When it was not given a role in the new regime, the NRA continued its guerrilla campaign and took Kampala in 1986, and its leader, Yoweri Museveni, became the new president. He instituted a series of measures, including cutbacks in the civil service and army and privatization of state-owned companies, in a generally successful effort to rebuild the shattered economy. Many former government soldiers who had fled to the north when Museveni came to power formed a rebel force there, and in 1987 they mounted an unsuccessful attack on the new government. The rebels, however, were not crushed. AIDS became a serious health problem during the 1980s and has continued to claim many lives in Uganda; at the same time, however, the country has had greater success than many other African nations in slowing the spread of the disease.

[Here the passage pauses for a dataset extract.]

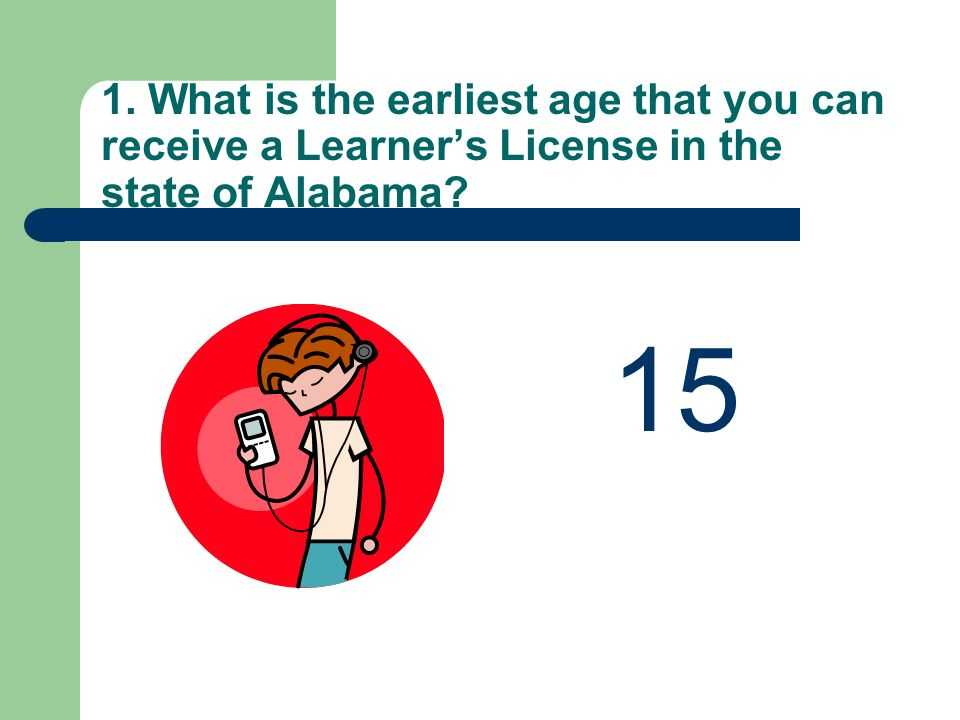 1. What is the earliest age that you can receive a Learner's License in the state of Alabama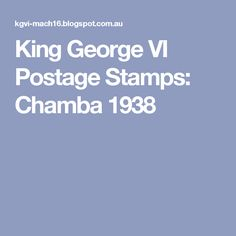 King George VI Postage Stamps: Chamba 1938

In 1993, Museveni permitted the restoration of traditional kings, including King Ronald Muwenda Mutebi II, the
In the late 1980s and 90s rebel militias based in Sudan and Congo (Kinshasa) staged intermittent attacks on border areas of Uganda. Fighting with northern rebels, mainly the Lord's Resistance Army (LRA), continued into the next decade. In 2002, after Sudanese officials permitted Ugandan forces to attack rebels bases in Sudan, the conflict intensified, but the army failed to achieve any significant success.
Ugandan troops also became involved in ongoing civil unrest in the Congo (then called Zaïre), first (1997) helping rebel groups to oust Mobutu Sese Seko and install Laurent Kabila as president, and then (1998) backing groups who sought to overthrow Kabila. Conflicts also erupted with Rwandan troops in the Congo in 1999. Uganda claimed its only interest was in securing its own borders. In early 2000, Ugandan officials discovered the bodies of nearly 800 people who had died by mass murder and mass suicide; they had been members of the Ugandan millennialist Movement for the Restoration of the Ten Commandments of God. In May, 2000, new fighting between Rwandan and Ugandan forces in the Congo led to tense relations with Rwanda.
In June a referendum was held in which Ugandans could vote for Museveni's “no-party” system or a multiparty democracy. Museveni argued that Uganda was not ready for political parties, which he said had divided the nation by tribe and religion. Opposition leaders, calling Museveni's system a one-party state, called for a boycott of the referendum. Museveni secured the voters' approval, but by a narrower margin than in 1996; although 88% voted yes, the turnout was only 51%.
In the presidential election in Mar., 2001, Museveni was reelected, but his margin of victory was inflated by apparent vote fraud. His popularity was, in part, diminished by discontent with Uganda's intervention in Congo's civil war and signs of corruption in the government. Uganda's forces were largely withdrawn from Congo by the end of 2002, but there was fighting in 2003 between the remaining Ugandan forces and Congolese rebels allied with Rwanda shortly before the last Ugandan troops withdrew. In 2005 the International Court of Justice ruled that Uganda had engaged in human rights abuses while in Congo, and had to pay compensation to Congo for looting by its forces.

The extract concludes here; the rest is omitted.